Giving back to the community

Thursday, May 7, 2009

These lovely ladies arrive early every morning at the Fun and Friends Senior Center to prepare meals in the kitchen for Meals on Wheels. Photo by Emily McIntosh
Reporters note: This is the third story in a series featuring Meals on Wheels.

Volunteering is normally considered a way to give back to the community, but people rarely think of volunteering as a way to help themselves, too.

This week on my Meals on Wheels adventure in Thayer, I went on route three, out in the countryside all the way to Couch and on some dirt side roads to deliver hot meals to the elderly.

I acted as both packer and carrier for this route. The packer gets the meals ready for each delivery as the driver pulls up to the driveway.

The driver was James Brown, who served in the Army in Vietnam and said he suffers from depression and post traumatic stress disorder (PTSD).

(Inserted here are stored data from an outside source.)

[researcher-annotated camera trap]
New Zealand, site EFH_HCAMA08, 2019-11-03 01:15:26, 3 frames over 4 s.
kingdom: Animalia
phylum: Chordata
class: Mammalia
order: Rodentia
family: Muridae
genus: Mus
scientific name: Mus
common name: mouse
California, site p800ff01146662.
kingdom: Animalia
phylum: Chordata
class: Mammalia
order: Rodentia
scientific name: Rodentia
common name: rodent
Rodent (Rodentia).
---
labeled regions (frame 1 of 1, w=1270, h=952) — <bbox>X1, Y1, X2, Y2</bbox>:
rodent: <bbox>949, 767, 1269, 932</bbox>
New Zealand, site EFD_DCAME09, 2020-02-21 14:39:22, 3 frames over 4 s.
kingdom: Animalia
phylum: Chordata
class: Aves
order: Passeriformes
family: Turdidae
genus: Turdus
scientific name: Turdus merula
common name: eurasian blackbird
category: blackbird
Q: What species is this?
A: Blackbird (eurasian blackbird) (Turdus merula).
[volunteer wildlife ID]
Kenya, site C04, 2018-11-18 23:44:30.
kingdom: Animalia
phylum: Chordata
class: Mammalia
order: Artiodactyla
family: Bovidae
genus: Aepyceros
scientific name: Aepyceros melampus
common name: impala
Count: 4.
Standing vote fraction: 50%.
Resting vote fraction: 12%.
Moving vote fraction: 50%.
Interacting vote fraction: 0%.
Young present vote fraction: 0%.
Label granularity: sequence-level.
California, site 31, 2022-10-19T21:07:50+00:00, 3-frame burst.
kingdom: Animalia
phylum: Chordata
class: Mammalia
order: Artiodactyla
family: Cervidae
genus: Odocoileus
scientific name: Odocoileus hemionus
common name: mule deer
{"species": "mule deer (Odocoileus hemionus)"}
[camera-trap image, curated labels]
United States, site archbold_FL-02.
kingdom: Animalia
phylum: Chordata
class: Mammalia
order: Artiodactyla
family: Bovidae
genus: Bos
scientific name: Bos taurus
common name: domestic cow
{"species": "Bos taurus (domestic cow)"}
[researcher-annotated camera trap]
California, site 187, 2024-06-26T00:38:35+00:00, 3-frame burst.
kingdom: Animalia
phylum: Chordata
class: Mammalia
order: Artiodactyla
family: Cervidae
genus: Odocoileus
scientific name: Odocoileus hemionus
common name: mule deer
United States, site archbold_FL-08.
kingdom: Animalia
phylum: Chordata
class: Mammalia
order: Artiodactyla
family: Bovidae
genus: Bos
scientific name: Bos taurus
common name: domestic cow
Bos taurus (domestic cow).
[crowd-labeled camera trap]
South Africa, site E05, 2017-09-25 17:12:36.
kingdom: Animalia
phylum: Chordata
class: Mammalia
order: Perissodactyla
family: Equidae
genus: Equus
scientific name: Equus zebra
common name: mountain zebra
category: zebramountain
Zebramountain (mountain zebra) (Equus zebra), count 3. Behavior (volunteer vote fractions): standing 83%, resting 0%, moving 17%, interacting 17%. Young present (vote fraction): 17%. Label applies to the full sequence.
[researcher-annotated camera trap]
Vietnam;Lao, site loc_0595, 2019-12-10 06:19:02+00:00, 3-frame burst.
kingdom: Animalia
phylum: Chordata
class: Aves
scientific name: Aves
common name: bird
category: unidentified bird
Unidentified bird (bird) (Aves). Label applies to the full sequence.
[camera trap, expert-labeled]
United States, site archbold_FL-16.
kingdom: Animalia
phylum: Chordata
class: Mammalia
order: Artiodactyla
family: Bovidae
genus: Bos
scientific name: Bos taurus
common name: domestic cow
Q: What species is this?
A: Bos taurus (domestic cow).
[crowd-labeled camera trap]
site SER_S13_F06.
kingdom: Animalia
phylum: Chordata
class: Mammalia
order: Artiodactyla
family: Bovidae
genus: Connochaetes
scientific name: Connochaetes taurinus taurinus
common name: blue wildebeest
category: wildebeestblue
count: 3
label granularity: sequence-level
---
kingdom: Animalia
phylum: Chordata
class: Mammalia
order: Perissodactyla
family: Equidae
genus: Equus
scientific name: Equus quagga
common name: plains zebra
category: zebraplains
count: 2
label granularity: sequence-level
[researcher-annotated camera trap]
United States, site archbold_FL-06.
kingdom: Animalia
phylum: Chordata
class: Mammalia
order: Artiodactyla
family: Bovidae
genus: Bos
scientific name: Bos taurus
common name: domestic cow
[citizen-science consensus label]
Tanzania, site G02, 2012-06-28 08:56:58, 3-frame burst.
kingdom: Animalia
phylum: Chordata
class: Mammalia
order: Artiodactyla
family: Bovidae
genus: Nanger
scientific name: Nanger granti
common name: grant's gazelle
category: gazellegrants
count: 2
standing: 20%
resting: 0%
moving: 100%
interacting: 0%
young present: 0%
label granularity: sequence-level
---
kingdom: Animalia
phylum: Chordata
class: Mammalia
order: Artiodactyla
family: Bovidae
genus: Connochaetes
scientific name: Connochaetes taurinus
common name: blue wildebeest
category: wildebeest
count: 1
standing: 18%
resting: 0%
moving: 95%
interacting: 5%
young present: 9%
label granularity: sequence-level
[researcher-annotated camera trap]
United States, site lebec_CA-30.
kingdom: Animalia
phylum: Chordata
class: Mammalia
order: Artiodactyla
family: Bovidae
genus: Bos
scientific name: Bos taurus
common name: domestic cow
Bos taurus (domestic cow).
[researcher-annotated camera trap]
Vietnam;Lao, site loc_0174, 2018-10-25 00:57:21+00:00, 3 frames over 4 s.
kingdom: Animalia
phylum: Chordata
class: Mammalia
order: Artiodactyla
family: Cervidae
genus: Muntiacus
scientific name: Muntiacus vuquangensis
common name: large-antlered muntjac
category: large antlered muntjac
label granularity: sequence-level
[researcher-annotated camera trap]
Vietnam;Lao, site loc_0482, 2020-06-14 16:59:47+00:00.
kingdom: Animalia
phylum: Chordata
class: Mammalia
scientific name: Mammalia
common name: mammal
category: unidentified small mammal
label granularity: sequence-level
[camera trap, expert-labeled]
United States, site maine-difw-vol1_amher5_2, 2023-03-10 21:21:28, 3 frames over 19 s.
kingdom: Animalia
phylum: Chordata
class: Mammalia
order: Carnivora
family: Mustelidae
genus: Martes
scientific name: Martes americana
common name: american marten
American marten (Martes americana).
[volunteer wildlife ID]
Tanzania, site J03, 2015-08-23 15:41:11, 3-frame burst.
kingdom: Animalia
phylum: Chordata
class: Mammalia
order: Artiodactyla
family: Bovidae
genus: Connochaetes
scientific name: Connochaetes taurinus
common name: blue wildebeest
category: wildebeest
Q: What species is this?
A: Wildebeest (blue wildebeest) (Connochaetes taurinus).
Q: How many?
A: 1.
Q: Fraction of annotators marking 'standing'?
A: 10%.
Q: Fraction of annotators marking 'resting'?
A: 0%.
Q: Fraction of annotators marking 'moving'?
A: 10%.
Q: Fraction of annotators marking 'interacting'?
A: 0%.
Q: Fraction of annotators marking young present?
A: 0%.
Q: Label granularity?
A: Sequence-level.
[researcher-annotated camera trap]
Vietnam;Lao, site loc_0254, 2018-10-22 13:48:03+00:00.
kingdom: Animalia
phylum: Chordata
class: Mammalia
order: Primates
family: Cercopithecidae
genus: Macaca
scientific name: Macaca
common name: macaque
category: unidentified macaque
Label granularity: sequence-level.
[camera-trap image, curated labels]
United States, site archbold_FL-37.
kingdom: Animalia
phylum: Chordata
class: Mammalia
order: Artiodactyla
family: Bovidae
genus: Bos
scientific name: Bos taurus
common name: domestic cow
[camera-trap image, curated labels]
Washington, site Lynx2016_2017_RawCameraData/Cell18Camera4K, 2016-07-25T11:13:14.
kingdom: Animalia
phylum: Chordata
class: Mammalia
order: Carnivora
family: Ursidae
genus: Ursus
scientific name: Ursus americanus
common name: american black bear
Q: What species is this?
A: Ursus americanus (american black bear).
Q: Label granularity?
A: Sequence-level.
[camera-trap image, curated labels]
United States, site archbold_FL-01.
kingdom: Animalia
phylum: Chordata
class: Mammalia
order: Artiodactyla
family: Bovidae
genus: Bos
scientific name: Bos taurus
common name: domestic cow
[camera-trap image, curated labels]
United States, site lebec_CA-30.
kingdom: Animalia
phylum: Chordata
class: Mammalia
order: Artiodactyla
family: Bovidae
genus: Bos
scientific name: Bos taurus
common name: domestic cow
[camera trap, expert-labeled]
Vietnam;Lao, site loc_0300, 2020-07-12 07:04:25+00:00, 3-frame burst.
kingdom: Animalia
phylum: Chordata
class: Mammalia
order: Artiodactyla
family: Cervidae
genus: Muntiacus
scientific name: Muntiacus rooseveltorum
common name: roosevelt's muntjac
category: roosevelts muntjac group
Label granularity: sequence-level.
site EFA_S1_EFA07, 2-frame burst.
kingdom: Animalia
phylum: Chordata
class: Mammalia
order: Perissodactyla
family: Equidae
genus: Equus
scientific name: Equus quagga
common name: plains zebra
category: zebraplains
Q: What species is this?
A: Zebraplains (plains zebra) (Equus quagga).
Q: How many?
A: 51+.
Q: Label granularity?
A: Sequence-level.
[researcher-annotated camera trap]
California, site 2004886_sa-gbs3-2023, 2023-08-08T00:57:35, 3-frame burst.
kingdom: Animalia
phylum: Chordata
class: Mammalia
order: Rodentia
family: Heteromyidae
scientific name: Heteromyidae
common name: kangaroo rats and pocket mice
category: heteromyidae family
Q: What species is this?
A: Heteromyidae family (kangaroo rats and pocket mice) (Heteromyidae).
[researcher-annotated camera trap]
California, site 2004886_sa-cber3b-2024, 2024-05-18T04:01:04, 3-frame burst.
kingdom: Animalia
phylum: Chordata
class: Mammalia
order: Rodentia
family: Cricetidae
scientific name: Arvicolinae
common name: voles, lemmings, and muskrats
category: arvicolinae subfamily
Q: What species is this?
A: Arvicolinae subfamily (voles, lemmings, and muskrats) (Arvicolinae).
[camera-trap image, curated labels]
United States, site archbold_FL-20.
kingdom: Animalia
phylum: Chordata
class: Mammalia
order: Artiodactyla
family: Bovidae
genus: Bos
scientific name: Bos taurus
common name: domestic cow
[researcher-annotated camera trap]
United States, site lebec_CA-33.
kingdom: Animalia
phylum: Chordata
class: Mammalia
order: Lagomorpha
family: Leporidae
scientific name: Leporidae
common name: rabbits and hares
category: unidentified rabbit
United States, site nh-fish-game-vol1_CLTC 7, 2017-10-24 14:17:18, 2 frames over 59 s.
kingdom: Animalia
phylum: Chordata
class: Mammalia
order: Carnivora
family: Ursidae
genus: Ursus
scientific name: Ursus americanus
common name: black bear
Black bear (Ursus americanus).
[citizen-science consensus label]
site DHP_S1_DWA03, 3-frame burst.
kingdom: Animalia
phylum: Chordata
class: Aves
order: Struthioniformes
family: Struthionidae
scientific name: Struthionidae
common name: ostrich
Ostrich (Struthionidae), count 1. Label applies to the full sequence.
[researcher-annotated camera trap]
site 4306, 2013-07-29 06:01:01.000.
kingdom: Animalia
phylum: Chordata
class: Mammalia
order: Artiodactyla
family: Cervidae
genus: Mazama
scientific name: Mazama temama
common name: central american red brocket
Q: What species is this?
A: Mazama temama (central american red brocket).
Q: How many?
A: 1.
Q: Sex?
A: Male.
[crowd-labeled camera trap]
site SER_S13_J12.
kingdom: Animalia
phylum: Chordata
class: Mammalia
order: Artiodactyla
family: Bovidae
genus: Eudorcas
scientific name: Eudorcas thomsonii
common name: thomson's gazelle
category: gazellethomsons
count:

James is not alone. Depression and PTSD is a growing problem, especially with veterans and current soldiers. Depression, alone, is a disease that plagues about 16 percent of Americans, according to www.depression.com.

"I needed something to do," James said. "Actually, my psychologist recommended it (volunteering with Meals on Wheels). I needed to get out more, you know, where I could do stuff like that."

"It gets me out. That's the main thing to get me out of the house some, you know, and enjoy," James said.

He said he knew he suffered from depression several years ago but didn't start being treated until this past year. There are many depression sufferers who put off treatment because they either feel they can handle it or because they think it's normal.

James has been driving the same route most of the time he has been volunteering with Meals on Wheels. He said he has worked with the program for a little over a year. He said the 28 mile route is relaxing because of the beautiful country and the longer drives in between deliveries.

Though Meals on Wheels is committed to helping the elderly with their food, it has also been able to help James.

"It (volunteering) helps," James said. "Otherwise, see, I'd probably be sitting at home watching TV, you know what I mean?"

Those who suffer from depression often feel useless and believe they are not needed, and no one cares about them. However, when people volunteer, they begin to feel as if they are a part of something that matters and begin to feel as if they are needed. Seeing an elderly lady receive her meals and say, "Thank you, I don't know what I would do without you," is enough to make anyone feel good inside.

"I'm getting the benefit out of it as well as the customers," James said. "That's the way I see it."